The spread of misinformation on social media led to protests outside a secondary school in Drimnagh, south-central Dublin, that was used to provide emergency accommodation for Ukrainian refugees over the Christmas period, local representatives have said.
Protesters gathered outside Our Lady of Mercy Secondary School, Mourne Road, on Tuesday and Wednesday evening and again on Thursday morning.
A small group of Ukrainian refugees stayed at the school from December 23rd for just over a week, leaving as scheduled on January 3rd before the resumption of the new school term. A total of 30 refugees were accommodated at the school over the Christmas break.
Gardaí said a woman in her 40s was arrested for public order offences at the protest on Tuesday, the day the refugees left the school. “She has since been charged and is due to appear before the Criminal Courts of Justice at a later date,” said a Garda spokesman.
Gardaí said they also attended the protest outside the school on Thursday morning, with traffic diversions put in place, while no offences were reported.
People Before Profit TD Bríd Smith said posts and footage on social media claimed there were “nasty and dangerous men” who were a threat to children being brought into the community.
“The school had been vacated [of refugees] before the protests had even begun, not because of the protests and that was always the intention. It was cleaned and left ready for reopening [to staff and students] today,” she said.
“There was a problem with rumours being spread about men coming in who would ‘attack your children, that your children are vulnerable, these are nasty people who have gone out with knives in other communities’ ... It was really vile, horrible racist stuff,” she said.
“Unfortunately a lot of people believe if they read it on Facebook it is true. They say it to me in conversation, ‘oh sure it’s on Facebook, so it must be true’. It is quite the opposite. If something is on Facebook, people should be dubious and doubtful of it. It riles people up and it mustered up a lot of fear and misguided, misplaced fear. Absolutely nothing happened to the area.”
Ms Smith said not a single constituent had contacted her in relation to concerns about refugees staying in the area.
“This was literally fuelled up and whipped up overnight and disgracefully so. I’m actually quite sickened [by] the way it went down in the local community. Drimnagh is a great community, full of great people,” she added.
New year, old problems for Government
In a statement, Our Lady of Mercy Secondary School said the school term finished “as normal” on December 21st for the Christmas break.

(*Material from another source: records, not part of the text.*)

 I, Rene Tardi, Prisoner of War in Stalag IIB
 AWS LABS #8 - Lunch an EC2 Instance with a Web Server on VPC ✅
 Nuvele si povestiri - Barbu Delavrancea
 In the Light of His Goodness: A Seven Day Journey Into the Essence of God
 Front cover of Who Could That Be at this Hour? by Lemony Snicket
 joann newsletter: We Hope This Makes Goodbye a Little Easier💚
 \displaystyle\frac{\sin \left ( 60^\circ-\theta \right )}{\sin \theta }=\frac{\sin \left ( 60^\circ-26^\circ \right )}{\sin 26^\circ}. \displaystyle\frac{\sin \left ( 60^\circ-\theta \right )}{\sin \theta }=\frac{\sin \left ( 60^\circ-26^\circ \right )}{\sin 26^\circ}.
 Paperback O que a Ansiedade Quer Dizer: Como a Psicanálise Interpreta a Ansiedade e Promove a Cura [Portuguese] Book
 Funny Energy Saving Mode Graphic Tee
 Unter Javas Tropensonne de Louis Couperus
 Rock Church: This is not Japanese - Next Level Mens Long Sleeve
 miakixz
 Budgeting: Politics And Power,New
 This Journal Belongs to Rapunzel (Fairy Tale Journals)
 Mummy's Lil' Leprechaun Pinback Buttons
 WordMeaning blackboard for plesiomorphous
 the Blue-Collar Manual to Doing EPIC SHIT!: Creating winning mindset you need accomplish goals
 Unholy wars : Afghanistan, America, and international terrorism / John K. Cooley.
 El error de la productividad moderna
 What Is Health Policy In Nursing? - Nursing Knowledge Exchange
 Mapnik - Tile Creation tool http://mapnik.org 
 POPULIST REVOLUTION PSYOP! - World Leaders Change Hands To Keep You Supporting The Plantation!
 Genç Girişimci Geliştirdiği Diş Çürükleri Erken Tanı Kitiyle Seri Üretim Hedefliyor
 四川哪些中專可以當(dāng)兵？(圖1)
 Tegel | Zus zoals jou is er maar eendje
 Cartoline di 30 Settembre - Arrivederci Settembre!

It said over the break, “a small section” of the school building was used as emergency accommodation by the Department of Integration. “This happened between 23rd December and January 3rd and is now over,” it said. The school added that it reopened as normal for staff and students on Thursday.
The department said the school premises was used temporarily during the Christmas and new year period, but “has now been vacated”.
People Before Profit Cllr Hazel de Nortúin said a video had been shared on social media claiming to be refugees entering the school on Tuesday but were actually cleaners “going in to do a deep clean of the school for its reopening on Thursday”.
Cllr de Nortúin said she had not heard of any further protests planned in the area over the coming days.
“This is probably a new phenomenon that we’re going to be dealing with for the rest of the year,” she said.
“As much as we as local representatives are putting the facts out there, they’re not always being received, they’re not being absorbed. The fact that we’ve been saying that people have left isn’t abating the concerns.”
Fianna Fáil Cllr Daithí de Róiste said he had not been contacted by any constituents about concerns regarding refugees and that “everybody [staying in the school] was gone before these protests even started”.
Local TDs and councillors have also issued a statement saying they support the decision made by the board of management of Our Lady of Mercy to allow Ukrainians to stay in the school over Christmas while it was closed.
“This was the right and proper thing to do. These people were fleeing the war in Ukraine and were in urgent need of accommodation,” it said.